Unsuccessful GHA jobs in the merge queue to main
branch mean that PRs cannot get merged. Those same jobs being green is a precondition for enqueuing a PR for the merge queue thus a high failure rate over the last hours can indicate a general CI instability e.g. with infrastructure or remote network services.
This can potentially block all developers in the monorepo and needs to be investigated quickly.
Verify the high rate of unsuccessful GHA jobs (for merge queue) over the last hours in the CI Health dashboard. Drill down into the list of recent unsuccessful jobs and check their GHA logs for common symptoms and correlate known issues.
Check for GitHub Actions outages.
If the common symptom says that a job has been cancelled and superseeded by another job, this is a false positive alert and can be ignored.

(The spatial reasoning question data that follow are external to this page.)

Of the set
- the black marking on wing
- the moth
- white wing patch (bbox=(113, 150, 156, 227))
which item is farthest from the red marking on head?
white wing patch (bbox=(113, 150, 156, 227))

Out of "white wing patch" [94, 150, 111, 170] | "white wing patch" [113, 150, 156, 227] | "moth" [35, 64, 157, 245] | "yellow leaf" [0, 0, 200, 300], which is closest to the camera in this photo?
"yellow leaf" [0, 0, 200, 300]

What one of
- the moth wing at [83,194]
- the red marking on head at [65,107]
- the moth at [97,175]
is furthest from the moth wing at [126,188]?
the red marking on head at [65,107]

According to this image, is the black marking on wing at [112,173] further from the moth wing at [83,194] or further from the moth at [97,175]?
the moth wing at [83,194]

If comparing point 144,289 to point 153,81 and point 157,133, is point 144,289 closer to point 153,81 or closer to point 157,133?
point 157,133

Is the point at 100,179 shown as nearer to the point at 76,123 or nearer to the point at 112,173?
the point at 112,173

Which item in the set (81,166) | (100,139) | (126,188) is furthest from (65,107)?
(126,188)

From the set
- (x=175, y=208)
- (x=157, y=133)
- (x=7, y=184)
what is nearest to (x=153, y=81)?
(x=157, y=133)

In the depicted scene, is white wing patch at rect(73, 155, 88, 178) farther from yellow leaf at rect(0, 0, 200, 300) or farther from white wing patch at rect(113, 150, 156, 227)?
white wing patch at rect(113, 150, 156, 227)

This can happen if users use the "Jump queue" option (discouraged) on their PR which cancels all running jobs since the merge queue order changed.
Depends on the kind of failure. In general, quick mitigations/workarounds are preferred to unblock developers before going into root cause detection.
Unsuccessful Unified CI GHA jobs on push to main
branch mean that artifacts might not get built nor uploaded. Those same jobs being green is a precondition for the merge queue thus a high failure rate over the last hours can indicate a general CI instability e.g. with infrastructure or remote network services.
This can prevent artifact uploads and needs to be investigated.
Verify the high rate of unsuccessful GHA jobs (for push to main
) over the last hours in the CI Health dashboard. Drill down into the list of recent unsuccessful jobs and check their GHA logs for common symptoms and correlate known issues.
Check for GitHub Actions outages.
Depends on the kind of failure.
Disconnected self-hosted runners mean that GHA jobs could not run until success producing failed builds. A high disconnect rate over the last hours can indicate a general CI instability e.g. with infrastructure.
This can block developers and needs to be investigated quickly.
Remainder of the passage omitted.